— BEGIN DOCUMENT —

With this we are able to write a function that takes a ResultSet and return a ResultSet with more results.

def fetchMoreResults(resultSet: ResultSet)(
  implicit executionContext: ExecutionContext, session: Session
): Future[ResultSet] = 
  if (resultSet.isFullyFetched) {
    Future.failed(new NoSuchElementException("No more results to fetch"))
  } else {
    resultSet.fetchMoreResults()
  }

So now what? Can we get a get something like an Iterable[Future[ResultSet]]. Well, not quite!

In fact it is certainly possible to create such an Iterable but there is no way to end the iteration as we’ll have to wait for the future to complete to know if there is a next element. As the iterable doesn’t wait for the future to complete (because it hasn’t any knowledge of the type of its elements) it returns an “infinite” number of elements.
No quite what we want!

Single Multiple
Synchronous A Iterable[A]
Asynchronous Future[A] / Task[A] Observable[A]

The observable pattern is exactly what we are after.

The Monix library provides a pretty good observable implementation and is part of the typelevel project (of course there are other implementations like RxScala or even reactive streams, …).

Looking at the Observable API there is a function of particular interest in our case:

def fromAsyncStateAction[S, A](f: S => Task[(A, S)])(initialState: => S): Observable[A]

This function allows to generate the elements of an Observable. It takes a function that given a state S returns a Task containing a Pair of an element A and the next state S. We initiate the generation of elements by providing an initial state.

— END DOCUMENT —

Continue the Scala write-up on paging through a ResultSet with Monix observables from the point where it stops. The lines that come next have nothing to do with the Scala write-up on paging through a ResultSet.

— BEGIN GIVEN INFORMATION —

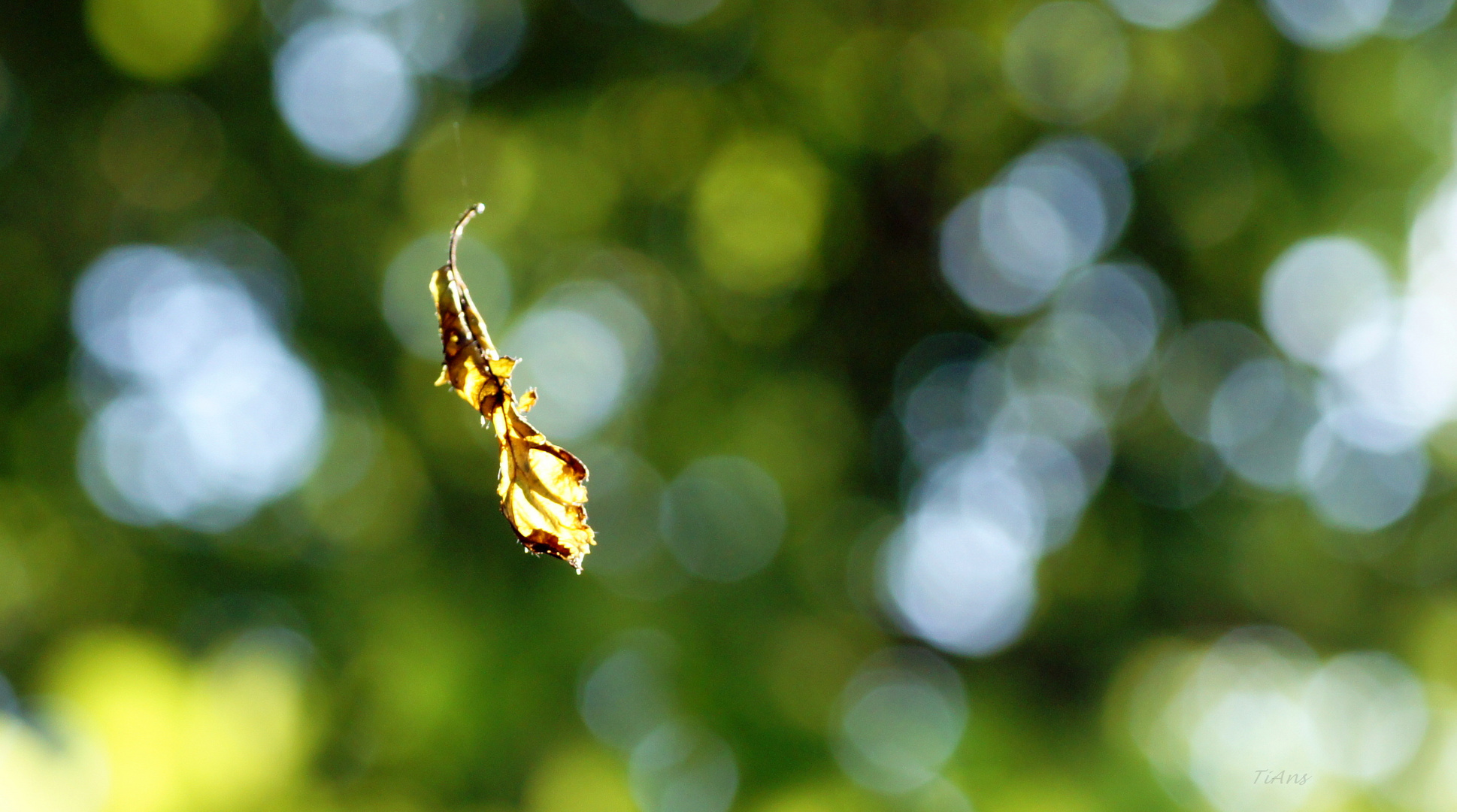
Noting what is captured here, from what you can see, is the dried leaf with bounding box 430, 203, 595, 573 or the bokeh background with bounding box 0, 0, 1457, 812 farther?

— END GIVEN INFORMATION —

*RESULT BELOW*:
I haven’t said anything so far about what a Task is so far. You can think of it as a Future that doesn’t execute automatically when created but only when it is told to. Task is also part of the Monix library.

In our case our initialState will be the Future[ResultSet] returned by execute(). And we want to return an Observable[ResultSet]. That means S is Future[ResultSet] and A is simply ResultSet.

Everything seems to fit in place quite nicely so let’s write a query function that returns an Observable[ResultSet].

import monix.eval.Task
import monix.reactive.Observable

def query(cql: Future[PreparedStatement], parameters: Any*)(
  implicit executionContext: ExecutionContext, cassandraSession: Session
): Observable[ResultSet] =
  Observable.fromAsyncStateAction[Future[ResultSet], ResultSet] { nextResultSet =>
    Task.fromFuture(nextResultSet).flatMap { 
       case resultSet if resultSet.isExhausted => Task.never
       case resultSet => 
         // consume the fetched rows in order to trigger isExhausted
         (1 to resultSet.getAvailableWithoutFetching) foreach (_ => resultSet.one)
         Task((resultSet, resultSet.fetchMoreResults))
    }
  }(execute(cql, parameters: _*))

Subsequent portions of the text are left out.